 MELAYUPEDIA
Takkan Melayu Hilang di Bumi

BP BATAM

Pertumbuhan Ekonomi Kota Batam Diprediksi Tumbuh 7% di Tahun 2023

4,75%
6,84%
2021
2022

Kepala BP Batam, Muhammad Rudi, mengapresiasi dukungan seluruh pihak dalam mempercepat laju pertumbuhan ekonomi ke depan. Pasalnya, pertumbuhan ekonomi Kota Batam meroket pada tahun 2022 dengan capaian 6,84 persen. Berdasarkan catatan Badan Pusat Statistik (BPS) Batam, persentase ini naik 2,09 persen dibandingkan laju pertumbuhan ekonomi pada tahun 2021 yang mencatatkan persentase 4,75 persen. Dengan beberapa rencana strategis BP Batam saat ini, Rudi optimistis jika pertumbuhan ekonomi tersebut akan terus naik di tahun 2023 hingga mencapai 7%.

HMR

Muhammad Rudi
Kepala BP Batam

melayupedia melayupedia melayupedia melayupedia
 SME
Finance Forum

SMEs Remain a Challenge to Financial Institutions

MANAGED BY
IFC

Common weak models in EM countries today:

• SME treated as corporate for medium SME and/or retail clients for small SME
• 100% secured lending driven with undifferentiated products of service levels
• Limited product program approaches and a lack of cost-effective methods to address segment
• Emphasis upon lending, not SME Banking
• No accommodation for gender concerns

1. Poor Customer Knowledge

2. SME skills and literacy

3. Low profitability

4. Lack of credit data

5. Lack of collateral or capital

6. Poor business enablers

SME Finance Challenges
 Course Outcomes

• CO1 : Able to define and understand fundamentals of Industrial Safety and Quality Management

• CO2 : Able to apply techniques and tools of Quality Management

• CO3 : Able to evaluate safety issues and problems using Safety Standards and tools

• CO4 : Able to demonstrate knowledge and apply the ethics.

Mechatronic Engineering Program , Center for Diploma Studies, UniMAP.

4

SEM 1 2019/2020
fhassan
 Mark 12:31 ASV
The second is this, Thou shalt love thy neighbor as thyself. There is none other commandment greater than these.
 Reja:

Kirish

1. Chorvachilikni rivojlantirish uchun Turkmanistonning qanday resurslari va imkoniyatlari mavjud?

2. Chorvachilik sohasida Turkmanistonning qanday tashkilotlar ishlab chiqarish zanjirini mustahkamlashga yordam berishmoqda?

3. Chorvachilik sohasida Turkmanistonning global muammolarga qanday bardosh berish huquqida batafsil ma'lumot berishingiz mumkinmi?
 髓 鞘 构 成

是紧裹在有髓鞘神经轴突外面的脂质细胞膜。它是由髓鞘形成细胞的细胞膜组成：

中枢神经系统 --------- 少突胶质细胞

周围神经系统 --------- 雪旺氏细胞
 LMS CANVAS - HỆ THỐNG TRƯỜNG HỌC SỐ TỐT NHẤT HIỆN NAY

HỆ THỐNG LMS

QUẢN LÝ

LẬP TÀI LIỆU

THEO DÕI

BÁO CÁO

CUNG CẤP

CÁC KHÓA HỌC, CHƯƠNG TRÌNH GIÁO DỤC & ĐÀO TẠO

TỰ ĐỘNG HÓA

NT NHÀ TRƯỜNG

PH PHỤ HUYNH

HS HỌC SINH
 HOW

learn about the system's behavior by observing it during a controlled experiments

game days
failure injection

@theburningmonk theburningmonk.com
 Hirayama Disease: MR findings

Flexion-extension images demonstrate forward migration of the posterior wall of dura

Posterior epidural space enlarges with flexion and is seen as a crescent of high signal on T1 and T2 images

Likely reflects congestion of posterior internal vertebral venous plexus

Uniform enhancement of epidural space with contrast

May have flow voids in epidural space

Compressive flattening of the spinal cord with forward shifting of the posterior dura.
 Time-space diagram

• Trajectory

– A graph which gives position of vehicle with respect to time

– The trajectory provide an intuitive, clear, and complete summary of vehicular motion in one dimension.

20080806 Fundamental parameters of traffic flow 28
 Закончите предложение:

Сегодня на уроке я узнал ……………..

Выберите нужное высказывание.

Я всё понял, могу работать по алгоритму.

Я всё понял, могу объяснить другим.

───

Every line above from the line with "3. Chorvachilik sohasida" to the line with "May have flow voids in epidural space", both included, must be reproduced exactly, and no other line may appear.

*Result for this task*:
3. Chorvachilik sohasida Turkmanistonning global muammolarga qanday bardosh berish huquqida batafsil ma'lumot berishingiz mumkinmi?
 髓 鞘 构 成

是紧裹在有髓鞘神经轴突外面的脂质细胞膜。它是由髓鞘形成细胞的细胞膜组成：

中枢神经系统 --------- 少突胶质细胞

周围神经系统 --------- 雪旺氏细胞
 LMS CANVAS - HỆ THỐNG TRƯỜNG HỌC SỐ TỐT NHẤT HIỆN NAY

HỆ THỐNG LMS

QUẢN LÝ

LẬP TÀI LIỆU

THEO DÕI

BÁO CÁO

CUNG CẤP

CÁC KHÓA HỌC, CHƯƠNG TRÌNH GIÁO DỤC & ĐÀO TẠO

TỰ ĐỘNG HÓA

NT NHÀ TRƯỜNG

PH PHỤ HUYNH

HS HỌC SINH
 HOW

learn about the system's behavior by observing it during a controlled experiments

game days
failure injection

@theburningmonk theburningmonk.com
 Hirayama Disease: MR findings

Flexion-extension images demonstrate forward migration of the posterior wall of dura

Posterior epidural space enlarges with flexion and is seen as a crescent of high signal on T1 and T2 images

Likely reflects congestion of posterior internal vertebral venous plexus

Uniform enhancement of epidural space with contrast

May have flow voids in epidural space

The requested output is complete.